Retour aux actualités précédentes
Publié le 26 - 03 - 2024

    Mais qui sont les cadres des TPE ?

    Les élections professionnelles dans les TPE approchent et l’implication de la CFE-CGC augmente auprès de leurs salariés. Portrait de ces membres de l’encadrement qui travaillent dans des petites structures.

    Dans son hors-série de février 2024 intitulé « 5 enjeux pour l’emploi cadre en 2024 », l’Association pour l’emploi des cadres (Apec ; actuellement présidée par la CFE-CGC) écrit : « Tous les acteurs ne sont pas égaux face aux incertitudes économiques et certains devraient s’en trouver davantage fragilisés, en particulier les TPE-PME, les cadres séniors et les demandeurs d’emploi cadres. » Ce constat abrupt n’est pas étonnant concernant les TPE puisqu’il va de soi que quand on s’embarque dans un frêle esquif on est plus à la merci d’un grain que dans un paquebot. Pour aller plus loin, une autre étude de l’Apec, datant d’il y a quelques mois, permet de mieux connaître ces marins, ces capitaines qui voguent sur des TPE.

    LA MOITIÉ DES CADRES DU PRIVÉ TRAVAILLENT DANS UNE TPE/PME

    Dans son « Portrait statistique des cadres en TPE/PME » (avril 2023), l’Apec donne un ordre de grandeur : « La moitié des 3,9 millions de cadres du secteur privé, soit 1,9 million, travaillent dans une TPE ou PME. » Les autres, soit 2 millions, sont employés par des entreprises de taille intermédiaire (plus de 250 salariés) et par des grandes entreprises. L’Apec compare le profil, le sort et les aspirations de ces deux catégories de cadres.

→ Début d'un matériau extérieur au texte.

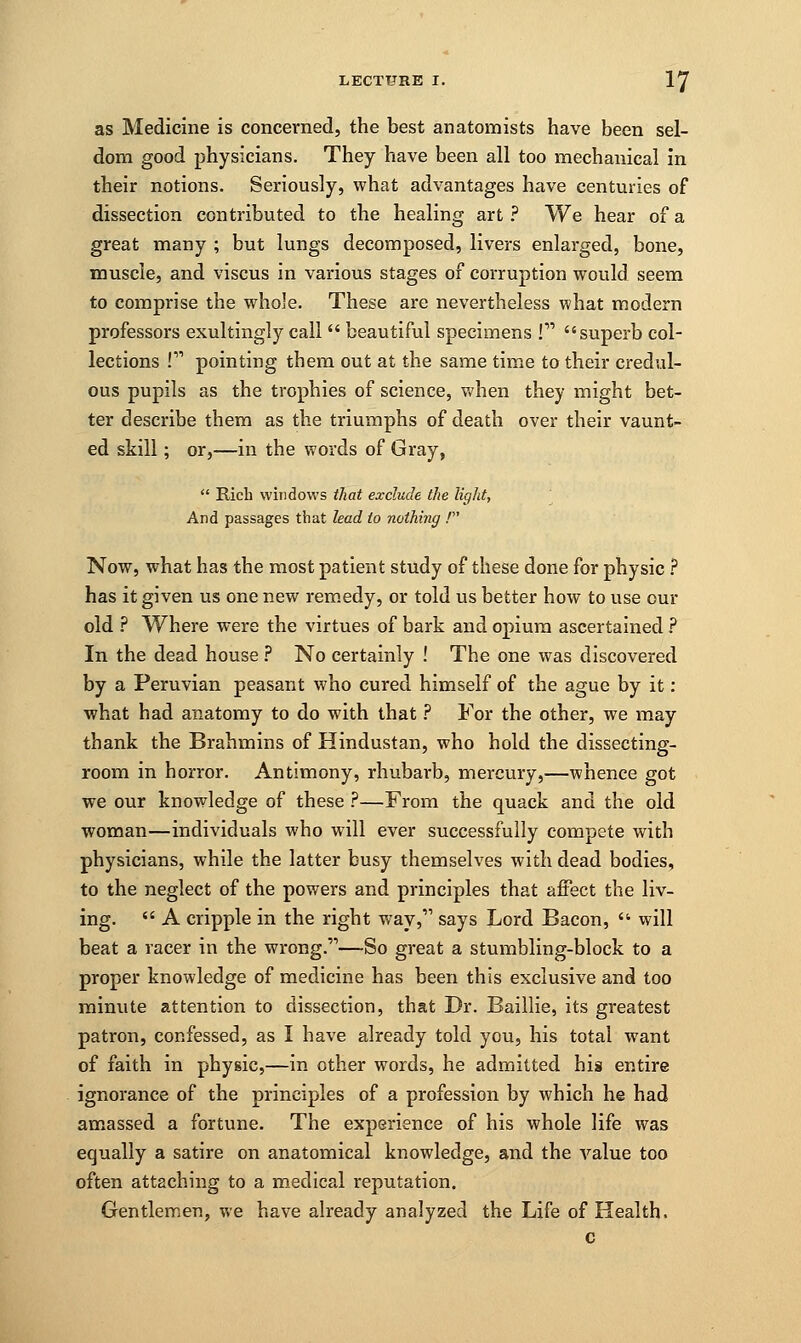 as Medicine is concerned, the best anatomists have been sel- dom good physicians. They have been all too mechanical in their notions. Seriously, what advantages have centuries of dissection contributed to the healing art ? We hear of a great many ; but lungs decomposed, livers enlarged, bone, muscle, and viscus in various stages of corruption would seem to comprise the whole. These are nevertheless what modern professors exultingly call  beautiful specimens ! superb col- lections P1 pointing them out at the same time to their credul- ous pupils as the trophies of science, when they might bet- ter describe them as the triumphs of death over their vaunt- ed skill; or,—in the words of Gray, Rich windows that exclude the light, I passages that lead to nothing / And passages Now, what has the most patient study of these done for physic ? has it given us one new remedy, or told us better how to use our old ? Where were the virtues of bark and opium ascertained ? In the dead house ? No certainly ! The one was discovered by a Peruvian peasant who cured himself of the ague by it : what had anatomy to do with that ? For the other, we may thank the Brahmins of Hindustan, who hold the dissecting- room in horror. Antimony, rhubarb, mercury,—whence got we our knowledge of these ?—From the quack and the old woman—individuals who will ever successfully compete with physicians, while the latter busy themselves with dead bodies, to the neglect of the powers and principles that affect the liv- ing.  A cripple in the right way, says Lord Bacon,  will beat a racer in the wrong.—So great a stumbling-block to a proper knowledge of medicine has been this exclusive and too minute attention to dissection, that Dr. Baillie, its greatest patron, confessed, as I have already told you, his total w7ant of faith in physic,—in other words, he admitted his entire ignorance of the principles of a profession by which he had amassed a fortune. The experience of his whole life was equally a satire on anatomical knowledge, and the value too often attaching to a medical reputation. Gentlemen, we have already analyzed the Life of Health. c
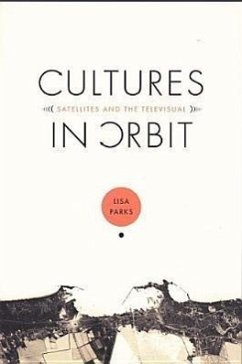 Cultures in Orbit: Satellites and the Televisual - Parks, Lisa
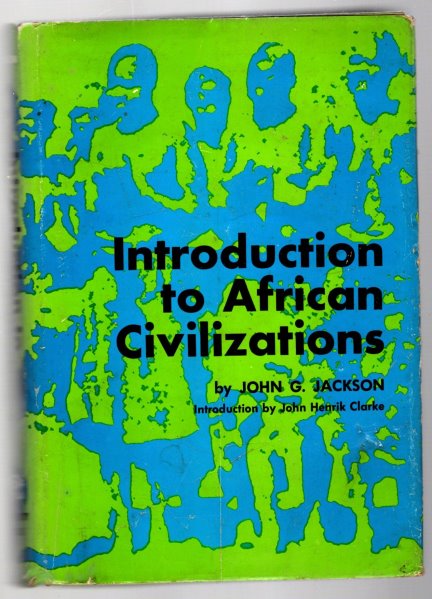 Image for Introduction to African Civilizations :  With Introduction and Additional Bibliographical Notes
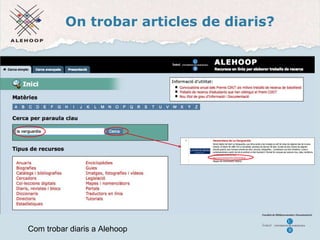 On trobar articles de diaris? Diaris, revistes i blocs a Alehoop Com trobar diaris a Alehoop 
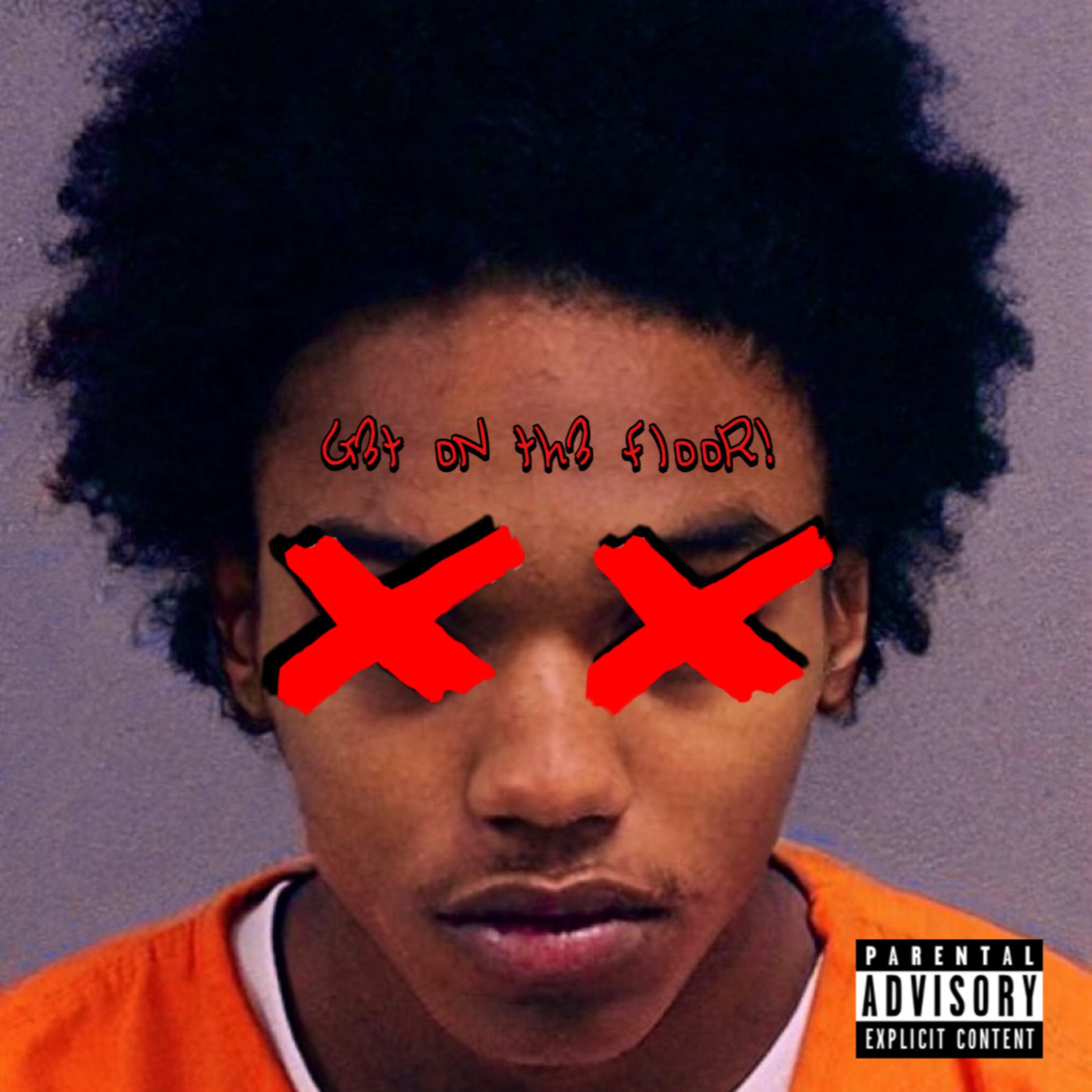 G3t oN th3 flooR! artwork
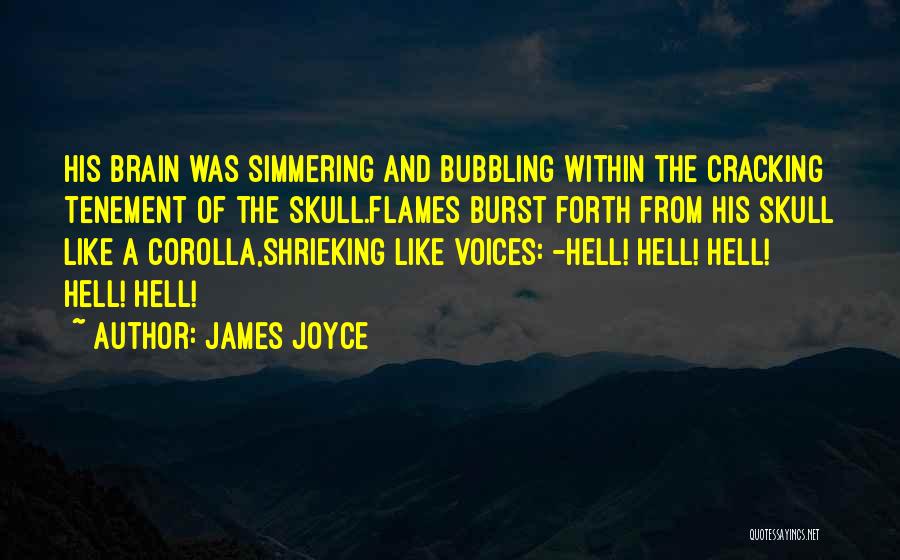 James Joyce Quotes: His Brain Was Simmering And Bubbling Within The Cracking Tenement Of The Skull.flames Burst Forth From His Skull Like A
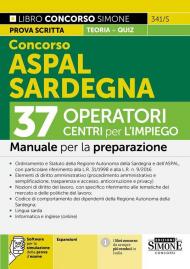 Concorso ASPAL Sardegna. 37 operatori CPI Centri per l'impiego. Manuale. Con espansioni online. Con software per la simulazione della prova d'esame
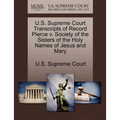 U.S. Supreme Court Transcripts of Record Pierce V. Society of the Sisters of the Holy Names of Jesus and Mary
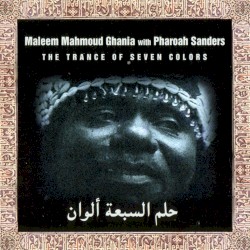 The Trance of Seven Colors by Maleem Mahmoud Ghania  with   Pharoah Sanders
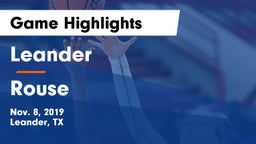 Leander  vs Rouse  Game Highlights - Nov. 8, 2019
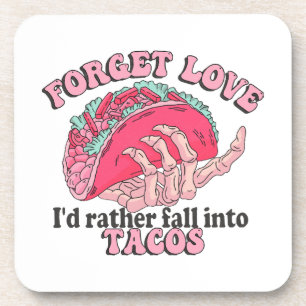 forget love i d rather fall into tacos coaster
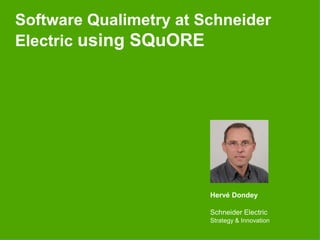 Software Qualimetry at Schneider
Electric using SQuORE
Hervé Dondey
Schneider Electric
Strategy & Innovation
 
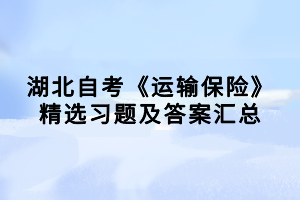 湖北自考《運輸保險》精選習(xí)題及答案匯總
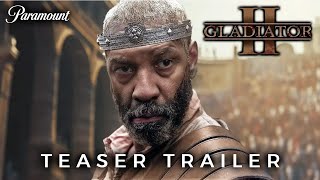Gladiator 2 - Teaser Trailer 2024 | Paramount | Pedro Pascal, Paul Mescal, Denzel Washington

    Au chapitre de ce qu’on pourrait appeler le tronc commun, la majorité des cadres sont satisfaits de leur situation professionnelle et attachés à leur entreprise, quelle que soit la taille de celle-ci. La proportion d’hommes (63 %) et de femmes (37 %) est la même partout. Et les rémunérations médianes ne sont pas très différentes : 50 000 euros par an pour les cadres en TPE/PME, 53 000 euros pour les cadres en ETI et gros porteurs.

    DIPLÔME, POSTES DE DIRECTION, TÉLÉTRAVAIL :  QUELQUES DIFFÉRENCES SELON LA TAILLE D’ENTREPRISE

    Néanmoins, quelques items de différenciation sautent aux yeux dans l’étude de l’Apec. 71 % des cadres des grandes boîtes sont diplômés du supérieur long contre seulement 66 % des cadres en TPE/PME. La petite structure accepte plus facilement le « petit diplôme » : 6 % de ses encadrants n’ont qu’un CAP, BEP ou équivalent, contre 3 % dans les ETI et majors.

    Diplôme ou pas, 6 % des cadres en TPE/PME exercent un poste de direction, contre un étique 2 % de ceux en ETI et grandes entreprises. 44 % sont « responsables hiérarchiques » dans les TPE/PME, contre 38 %. On fait par ailleurs moins de vieux os dans les TPE : 39 % des cadres y ont une ancienneté de plus de 10 ans, contre 54 % dans les gros cocons.

    Autre différence importante, le télétravail est moins la règle. Un tiers des cadres des TPE/PME le pratique régulièrement 1 à 2 jours par semaine, contre presque la moitié des cadres en ETI et grandes entreprises.

    Quand on demande aux uns et aux autres quelles sont leurs sources de motivation ou de démotivation, le résultat est frappé au coin du bon sens. 39 % des cadres des TPE/PME citent l’autonomie comme motivation, contre 14 % des autres. 46 % citent la polyvalence des missions, contre 19 % des autres. Mais seuls 15 % des salariés des petits navires restent à bord pour les perspectives d’évolution professionnelle, quand cette motivation concerne 52 % des cadres salariés dans des embarcations de gros tonnage.